WORK ORDER 1
For each statement about the dark data article, answer yes or no and quote the article's deciding words: (a) Recent reports estimate that around 80% of Big Data is dark. (b) Bill Ho is identified as Mimecast's cybersecurity strategist. (c) Costco reached every buyer of the tainted fruit within 24 hours.
WORK ORDER 2
Summarize the dark data article in two sentences.
WORK ORDER 3
In the dark data article, print the text from "The lurking risks, and" up to and including "a company’s secrets.".

[DOCUMENT PASSAGE — start]

When Mossack Fonseca’s entire corporate memory spilled onto the Internet for everyone to see in April following the release of the Panama Papers, it provided a stark example of the risks and potential repercussions associated with poor dark data management. Once journalists began piecing together the information, they uncovered evidence and patterns of questionable conduct, which resulted in a number of serious consequences, including the resignation of Iceland’s prime minister.
People may assume that when data loses its context or becomes obsolete for its intended purpose, its value goes away. But any data with a timestamp potentially has value, according to Jim Hunter, chief scientist and technology evangelist at Greenwave Systems.
"Context can be construed from all these seemingly unrelated sources as there is so much information to draw from and more is being collected every day," said Hunter. "The ability to tie data to a given person or group or company is there, and that makes it attractive to malefactors."
"When companies that fail to properly defend their online data suffer a breach, it’s often the released dark data that brings the most interesting stories to light," said Orlando Scott-Cowley, Mimecast’s cybersecurity strategist.
A growing enterprise concern is how to best manage and protect the information assets organizations collect, process and store but generally fail to use for other purposes, commonly referred to as dark data.
As companies collect more data—from marketing information, web logs, customer information, application telemetry, physical sensor data and customer support metrics—they often find themselves saddled with vast accumulations of unstructured, unanalyzed and often improperly secured dark data.
"While companies increasingly embrace data-driven strategies and decisions, the ability to analyze and use all the data is lagging behind the collection of data," said Bill Ho, CEO of Biscom. "Dark data are like closets full of clothes and shoes that will never be worn again. It’s easier to just keep them all."
The lurking risks, and challenges, of dark data
Recent reports estimate that around 80% of Big Data is dark, which poses both internal and external risks.
"Internally, dark data can pose compliance and regulatory threats by storing sensitive patient or personally identifying information for healthcare, sensitive payment card industry data or other data and metadata that can fall outside of the compliance framework of the enterprise and open the company up to financial and legal liability," said Brad Anderson, vice president of Big Data Informatics at Liaison Technologies.
From an external perspective, dark data exploited by unwanted intruders can give a detailed picture of a company’s secrets.
Dark data risks are increased by how what can’t be seen can’t be controlled. Content that goes unmanaged, likewise, is difficult to monitor.
"The inability to monitor usually amounts to the inability to notice when information has been replicated, leaked, tampered with, lost or stolen," said Farid Vij, lead information governance specialist at ZL Technologies.
Reducing the inherent risks
Knowing that data is valuable and needs to be protected is the first step to securing it properly. Hunter is part of the Internet of Things Consortium, which recently formed a working group to address this issue specifically for IoT use cases.
"We need to help all the stakeholders who are collecting, transmitting, or generating IoT data," Hunter said. "They need to understand their rights and responsibilities, and we have to be serious about establishing and maintaining good best practices regarding data past, present and future, because it’s only going to continue accumulating from here."
Once a company has mapped out its data, it should ensure the data are audited and apply change control, access logs and role-based access control, suggests Scott-Cowley. Then, ensure it’s stored in a designated place, not in random places.
The potential value of dark data
It’s not all bad news when it comes to dark data. Current advances in unstructured data and text analytics means that dark data increasingly has potential as a business asset.
"Dark data has virtually limitless value," said Anderson. "A 360-degree view of the customer from many different data sources can make offers more relevant and personalized, thus driving revenue."
For example, organizations can capitalize on dark data through fraud detection to catch malicious behavior and prevent deeper losses, Anderson explained, such as when Costco experienced a tainted fruit recall and was able to connect with every single person who bought that fruit within 24 hours, building loyalty and ultimately increased revenue.

[DOCUMENT PASSAGE — finish]
[DATA LISTING — start]

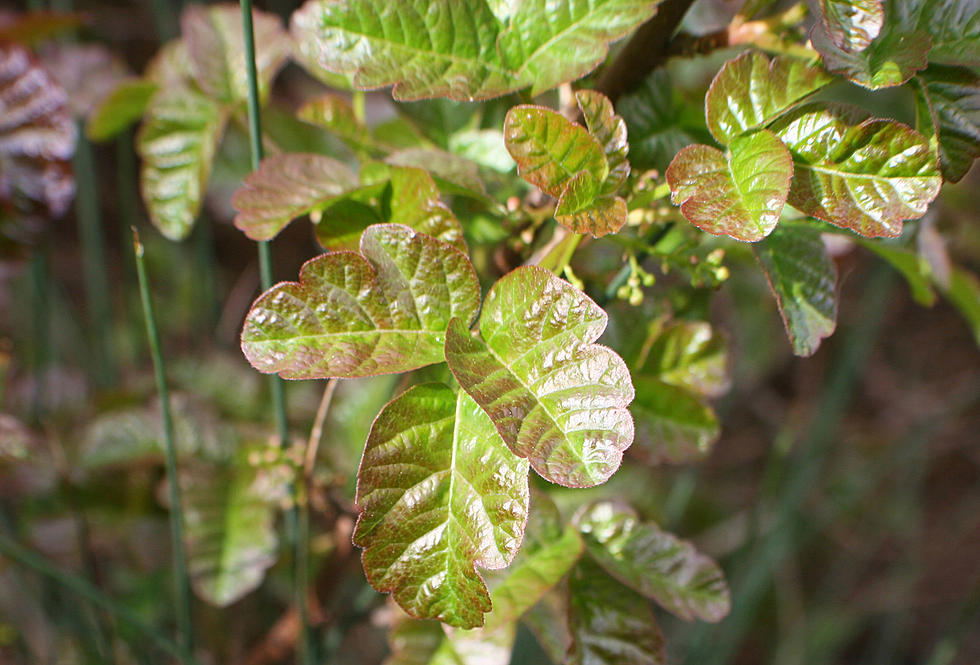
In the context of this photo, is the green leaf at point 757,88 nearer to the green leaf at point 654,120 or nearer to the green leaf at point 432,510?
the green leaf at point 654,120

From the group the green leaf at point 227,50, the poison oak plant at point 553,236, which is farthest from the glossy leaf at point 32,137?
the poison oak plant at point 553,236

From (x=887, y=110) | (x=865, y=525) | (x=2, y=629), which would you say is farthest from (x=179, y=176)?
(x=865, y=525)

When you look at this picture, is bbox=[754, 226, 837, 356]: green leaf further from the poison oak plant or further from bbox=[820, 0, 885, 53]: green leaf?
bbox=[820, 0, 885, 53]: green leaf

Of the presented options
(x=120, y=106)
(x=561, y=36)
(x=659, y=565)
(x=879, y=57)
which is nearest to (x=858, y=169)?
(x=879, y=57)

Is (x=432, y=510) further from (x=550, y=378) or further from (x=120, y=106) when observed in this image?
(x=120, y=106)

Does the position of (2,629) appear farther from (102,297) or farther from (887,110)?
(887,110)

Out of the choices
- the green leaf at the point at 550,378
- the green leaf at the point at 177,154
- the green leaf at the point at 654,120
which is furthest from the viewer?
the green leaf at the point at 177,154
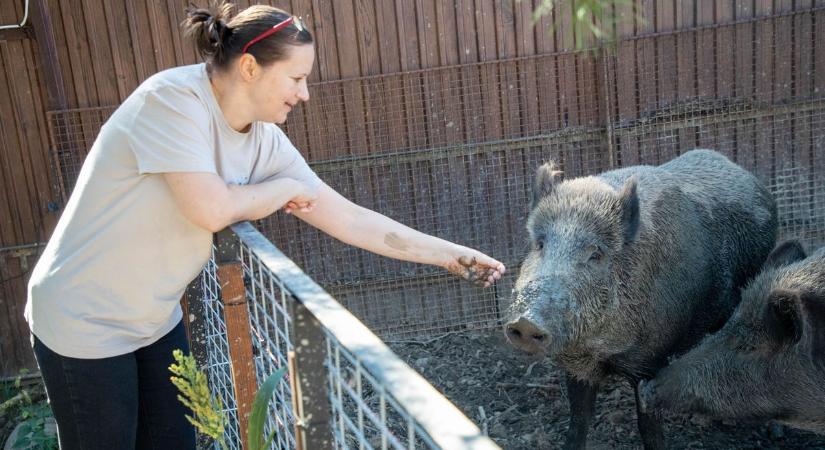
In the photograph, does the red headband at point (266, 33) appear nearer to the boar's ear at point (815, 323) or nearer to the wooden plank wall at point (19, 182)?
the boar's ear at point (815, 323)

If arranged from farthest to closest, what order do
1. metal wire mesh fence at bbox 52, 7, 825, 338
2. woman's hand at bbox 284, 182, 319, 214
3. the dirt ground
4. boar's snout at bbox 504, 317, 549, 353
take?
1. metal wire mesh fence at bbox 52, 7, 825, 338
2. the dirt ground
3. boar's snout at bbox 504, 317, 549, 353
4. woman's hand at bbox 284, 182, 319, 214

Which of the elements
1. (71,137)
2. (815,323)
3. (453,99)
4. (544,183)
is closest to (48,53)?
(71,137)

[DATA LISTING — finish]
[DATA LISTING — start]

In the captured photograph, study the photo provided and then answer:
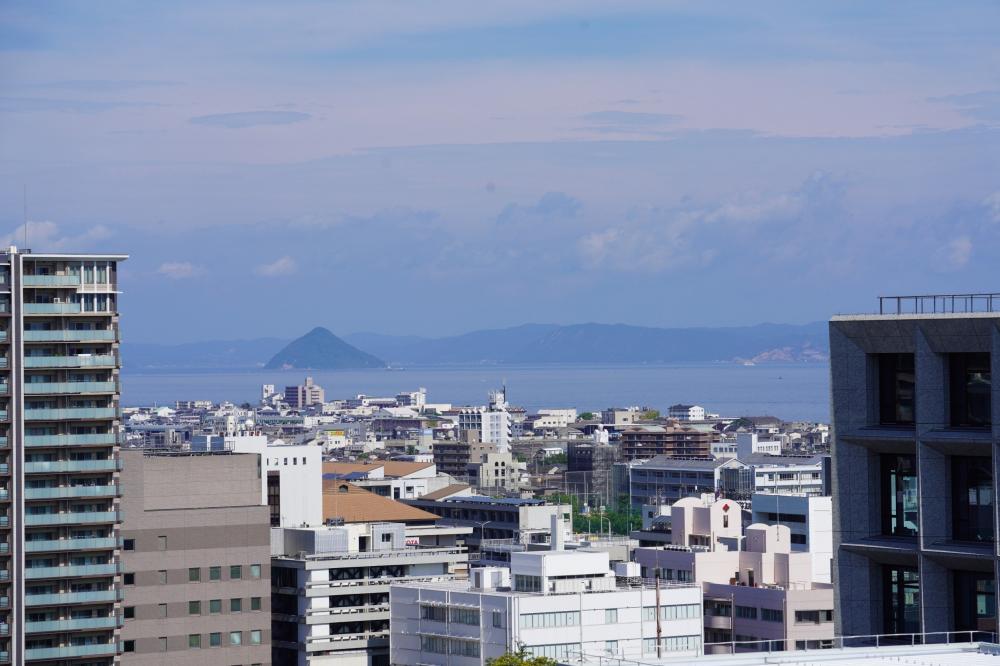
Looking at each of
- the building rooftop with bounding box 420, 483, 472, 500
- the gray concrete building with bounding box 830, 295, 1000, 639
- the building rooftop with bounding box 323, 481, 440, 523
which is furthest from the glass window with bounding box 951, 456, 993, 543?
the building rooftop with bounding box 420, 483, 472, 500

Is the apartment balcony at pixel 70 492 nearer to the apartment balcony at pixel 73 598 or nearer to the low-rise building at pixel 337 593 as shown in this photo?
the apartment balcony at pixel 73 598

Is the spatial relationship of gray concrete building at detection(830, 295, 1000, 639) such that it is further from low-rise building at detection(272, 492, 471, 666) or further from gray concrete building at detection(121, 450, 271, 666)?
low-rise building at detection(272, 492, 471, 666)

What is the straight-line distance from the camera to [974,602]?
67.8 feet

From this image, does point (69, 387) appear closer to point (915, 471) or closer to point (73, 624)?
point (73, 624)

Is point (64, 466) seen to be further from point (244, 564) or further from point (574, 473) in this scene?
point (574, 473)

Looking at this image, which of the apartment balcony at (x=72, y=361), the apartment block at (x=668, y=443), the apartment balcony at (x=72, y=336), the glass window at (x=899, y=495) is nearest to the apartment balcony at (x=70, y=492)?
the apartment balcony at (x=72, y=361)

[DATA LISTING — finish]

TASK RESULT 1
(a) Yes: "Recent reports estimate that around 80% of Big Data is dark"
(b) No: "said Bill Ho, CEO of Biscom"
(c) Yes: "was able to connect with every single person who bought that fruit within 24 hours"

TASK RESULT 2
Dark data is information that organizations collect, process and store but generally fail to use for other purposes; reports estimate that it makes up around 80% of Big Data. It poses both internal compliance risks and external risks when exploited by intruders, and companies are advised to audit it, apply access controls and store it in a designated place, although advances in analytics also give it potential as a business asset.

TASK RESULT 3
The lurking risks, and challenges, of dark data
Recent reports estimate that around 80% of Big Data is dark, which poses both internal and external risks.
"Internally, dark data can pose compliance and regulatory threats by storing sensitive patient or personally identifying information for healthcare, sensitive payment card industry data or other data and metadata that can fall outside of the compliance framework of the enterprise and open the company up to financial and legal liability," said Brad Anderson, vice president of Big Data Informatics at Liaison Technologies.
From an external perspective, dark data exploited by unwanted intruders can give a detailed picture of a company’s secrets.